Michael Laver — a Center for Data Science Faculty member, and a Professor of Politics at NYU — recently co-authored a paper titled, “Crowd-Sourced Text Analysis: Reproducible and Agile Production of Political Data.” In this paper, he demonstrated the use of crowdsourcing as a tool for data collection, specifically in the field of political science, although the results of this paper have an impact on almost all of the social sciences.

Can you talk about how this project came to be?

Originally, we were looking at how political discourse can be analyzed through language processing. Our baseline interest was in scaling political documents — locating them on left-right, or liberal-conservative, scale. But over time, we became increasingly aware of the importance of having our own well-tested system for quality control, and the emphasis shifted more and more towards replicability.

Can you talk about the importance of replicability in the field of data science?

Many of the major datasets in the social sciences — however professionally collected — cannot be easily replicated. In other words, it would be difficult for a third-party researcher to use an identical protocol, and collect the same data.

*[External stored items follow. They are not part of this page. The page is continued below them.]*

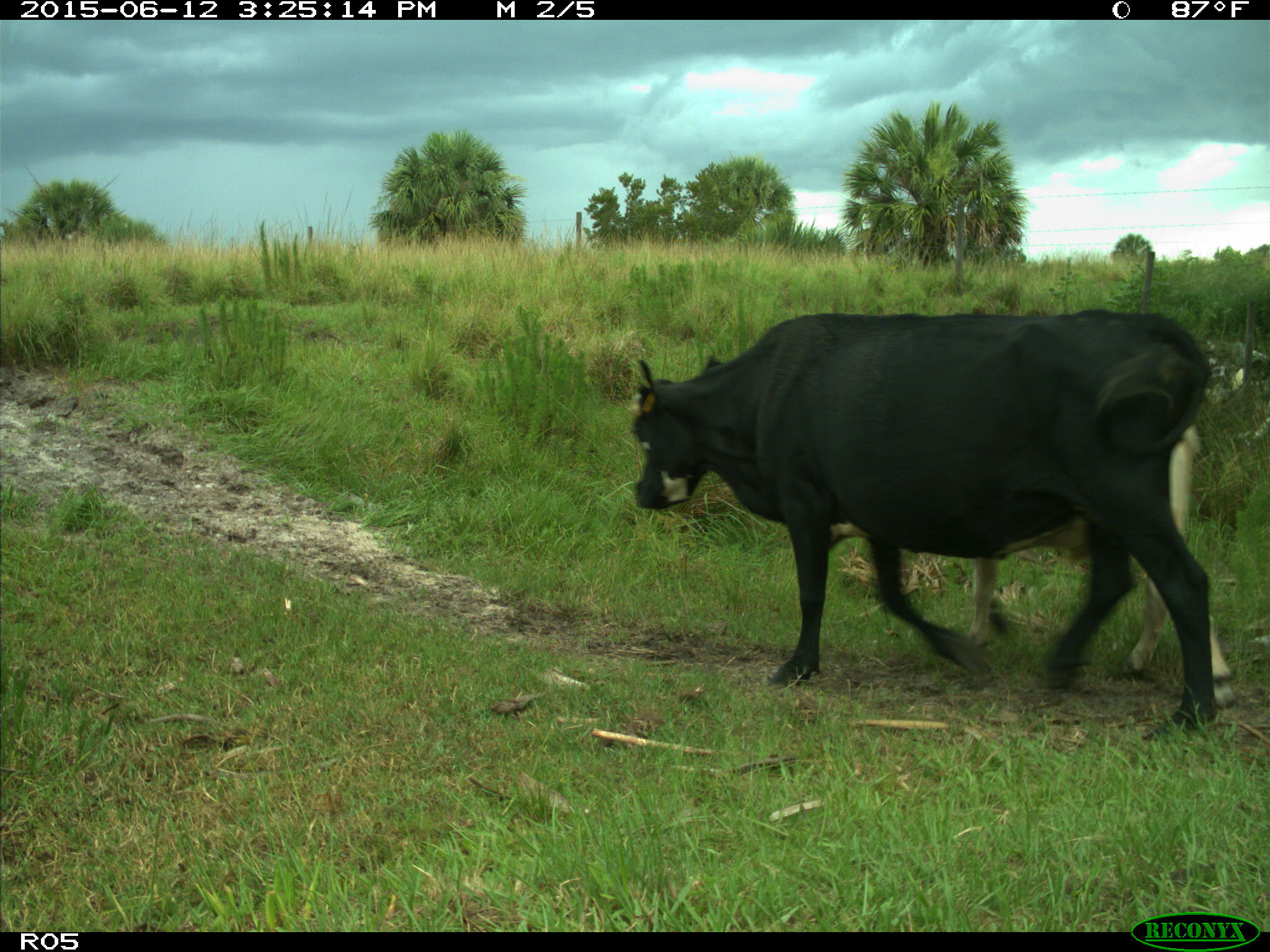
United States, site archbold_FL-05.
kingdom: Animalia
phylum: Chordata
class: Mammalia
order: Artiodactyla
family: Bovidae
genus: Bos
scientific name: Bos taurus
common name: domestic cow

Why is data replication so difficult?

Data replication is difficult for two reason: the initial costs, and nonspecific protocols. Some of these big datasets cost a fortune to assemble, and nobody is going to pay to reassemble them over and over to demonstrate their replicability. Crowd-sourced data sets address both of these issues.

How does crowdsourcing facilitate data replication?

The cheapness of crowdsourcing makes it much more feasible, in term of resources, to collect “the same” data again. To replicate a crowd-sourced dataset, you just need the crowdsourcing code and a small amount of funding.

Are there any disadvantages for using crowd-sourced data collection methods?

The data collection protocols must be very explicit, since they are written to understood by crowd workers all over the world. Every crowd-sourced data collection task has to be broken down into very simple and easy-to-understand instructions. Some data collection tasks may be too complex for this.

Is there a difference in the way that political data is collected as opposed to other types of data?

In politics, a politician or political actor is represented as a data point along an axis that gauges their relative political standing (left to right, liberal to conservative). So in the field of political science, all of the data points are relative to each-other, as opposed to being gauged against a pre-set variable.

Was there anything that you had to take for granted before proceeding? Did any of your assumptions change as your research went on?

Some of our early advisors recommended that we only work in the English language, as a way of ensuring consistency. But eventually, we decided to challenge this by replicating our methods in five languages: German, Spanish, Italian, Greek and Polish. Since the crowd workers are responding on numbered scales, we didn’t have to translate any answers, we only had to make sure that our questions were properly translated. This expanded the pool we could draw from, and worked much better than we expected.

Generally speaking, what were your findings with this project?

We found that labeling political texts with ideological positions can effectively be achieved through crowd-sourced data, with results that closely match those achieved by highly trained experts, and at a much lower price point.